La commission Enseignement supérieur du Parlement de la Fédération Wallonie-Bruxelles a approuvé mardi matin la réforme de la formation initiale des enseignants, l'un des grands chantiers de la législature qui s'achève. Dès 2020, le cursus des instituteurs et maîtres sera ainsi porté de 3 à 4 ans, dont une partie obligatoirement à l'université.

Annoncée depuis plus de dix ans déjà, cette réforme s'inscrit dans la volonté d'améliorer les performances globales de l'enseignement en Communauté française, avec des enseignants mieux formés, mieux préparés aux réalités de leur métier et aussi mieux armés pour lutter contre l'échec scolaire, particulièrement important chez nous.

A cet effet, les profs seront à l'avenir davantage formés à la pédagogie, aux différents méthodes didactiques, à la communication ainsi qu'à la psychologie et à la sociologie.

Concrètement, dès la rentrée académique de septembre 2020, les candidats au métier d'enseignant devront suivre un bachelier (180 crédits), complété par une année de master (60 crédits).
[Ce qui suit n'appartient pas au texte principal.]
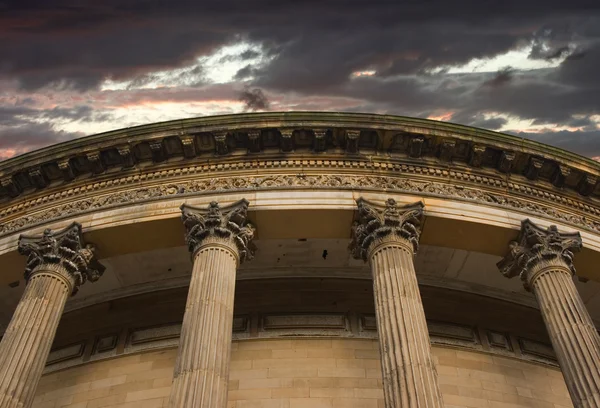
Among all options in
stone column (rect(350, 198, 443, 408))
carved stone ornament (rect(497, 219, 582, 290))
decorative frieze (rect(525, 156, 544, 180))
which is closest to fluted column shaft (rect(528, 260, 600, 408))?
carved stone ornament (rect(497, 219, 582, 290))

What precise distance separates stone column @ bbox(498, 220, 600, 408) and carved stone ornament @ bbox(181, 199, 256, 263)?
7.37 metres

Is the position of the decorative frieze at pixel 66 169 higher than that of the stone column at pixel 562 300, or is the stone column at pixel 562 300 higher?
the decorative frieze at pixel 66 169

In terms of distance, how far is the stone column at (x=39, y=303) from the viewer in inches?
614

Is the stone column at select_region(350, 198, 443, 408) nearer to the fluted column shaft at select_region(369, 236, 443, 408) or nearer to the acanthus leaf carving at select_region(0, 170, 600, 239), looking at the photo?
the fluted column shaft at select_region(369, 236, 443, 408)

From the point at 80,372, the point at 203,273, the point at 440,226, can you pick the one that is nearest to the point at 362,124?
the point at 440,226

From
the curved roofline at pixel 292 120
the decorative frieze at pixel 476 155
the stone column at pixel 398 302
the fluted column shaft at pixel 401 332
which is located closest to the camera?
the fluted column shaft at pixel 401 332

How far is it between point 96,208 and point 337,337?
840 centimetres

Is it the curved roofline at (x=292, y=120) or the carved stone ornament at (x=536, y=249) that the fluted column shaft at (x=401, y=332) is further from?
the curved roofline at (x=292, y=120)

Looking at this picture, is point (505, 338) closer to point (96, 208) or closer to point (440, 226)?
point (440, 226)

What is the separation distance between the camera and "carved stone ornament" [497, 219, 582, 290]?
19.0 m


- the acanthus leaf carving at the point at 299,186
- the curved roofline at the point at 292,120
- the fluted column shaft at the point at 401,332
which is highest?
the curved roofline at the point at 292,120

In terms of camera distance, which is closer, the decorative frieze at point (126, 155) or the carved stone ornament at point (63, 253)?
the carved stone ornament at point (63, 253)

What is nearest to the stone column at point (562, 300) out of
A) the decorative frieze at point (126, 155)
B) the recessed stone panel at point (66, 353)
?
the decorative frieze at point (126, 155)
La possibilité de suivre une cinquième année de spécialisation leur sera aussi ouverte.

La formation sera organisée en quatre sections selon le niveau d'enseignement auquel les futurs enseignants se destinent (maternel, primaire ou secondaire).
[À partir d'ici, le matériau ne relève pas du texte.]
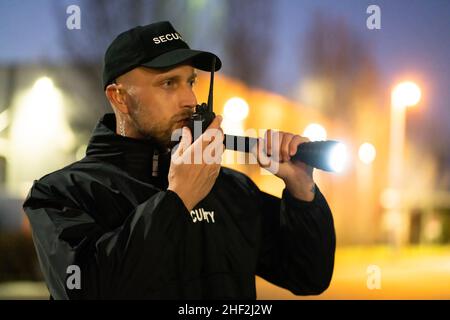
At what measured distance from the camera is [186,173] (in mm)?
1477

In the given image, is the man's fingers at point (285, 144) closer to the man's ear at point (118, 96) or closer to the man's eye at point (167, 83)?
the man's eye at point (167, 83)

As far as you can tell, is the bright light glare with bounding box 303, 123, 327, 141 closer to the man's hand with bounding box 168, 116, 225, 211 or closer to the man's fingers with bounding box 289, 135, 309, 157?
the man's fingers with bounding box 289, 135, 309, 157

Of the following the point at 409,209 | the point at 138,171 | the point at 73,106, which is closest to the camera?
the point at 138,171

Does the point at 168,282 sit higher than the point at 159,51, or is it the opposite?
the point at 159,51

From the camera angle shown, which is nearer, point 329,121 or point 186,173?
point 186,173

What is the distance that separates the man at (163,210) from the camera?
1459 mm

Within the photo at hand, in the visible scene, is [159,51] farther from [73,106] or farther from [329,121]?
[329,121]

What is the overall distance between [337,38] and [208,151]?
12.0 meters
Afin d'assurer une meilleure continuité de la formation des élèves et faciliter la transition -parfois abrupte- entre les niveaux d'enseignement maternel, primaire et secondaire, la réforme se fonde sur une logique de recouvrement des formations.

Ainsi, les profs de maternelle seront en réalité capables de donner cours jusqu'en 2e primaire. Les instituteurs de primaire seront, eux, formés pour la 3e maternelle également, tandis que ceux qui se destinent aux trois premières années du secondaire pourront aussi donner cours dès la 5e primaire.
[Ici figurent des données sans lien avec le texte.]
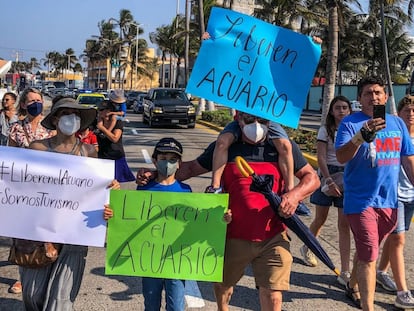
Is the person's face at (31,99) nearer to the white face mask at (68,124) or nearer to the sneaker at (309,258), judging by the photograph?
the white face mask at (68,124)

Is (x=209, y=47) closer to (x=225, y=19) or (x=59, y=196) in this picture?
(x=225, y=19)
Autre nouveauté: l'accès aux études d'enseignants sera soumis à la présentation d'une épreuve de maîtrise de français.

L'adjonction d'une année supplémentaire de formation pour les instituteurs et maîtres devrait générer en vitesse de croisière un surcoût organisationnel de 40 millions d'euros par an à partir de 2024.

Formés plus longuement, les futurs instituteurs et régents devraient également mieux gagner leur vie.

Un barème intermédiaire devrait ainsi être créé entre le barème 301 (appliqué aujourd'hui aux enseignants formés en trois ans) et le barème 501 (appliqué aux enseignants disposant d'une licence/master universitaire et qui enseignent dans le secondaire supérieur).

Selon le ministre de l'Enseignement supérieur Jean-Claude Marcourt, cette revalorisation salariale engendrera à l'horizon 2060 une dépense "soutenable" supplémentaire de 340 millions d'euros à charge la Fédération Wallonie-Bruxelles, qui paie les salaires des enseignants.

L'opposition redoute toutefois que cette facture soit bien plus élevée pour la Fédération, dont les ressources sont (fort) limitées.

Mardi en commission, la réforme a été approuvée par la majorité PS-cdH. L'opposition MR a voté contre.

Le texte devrait être soumis à la sanction de la plénière du Parlement d'ici quinze jours.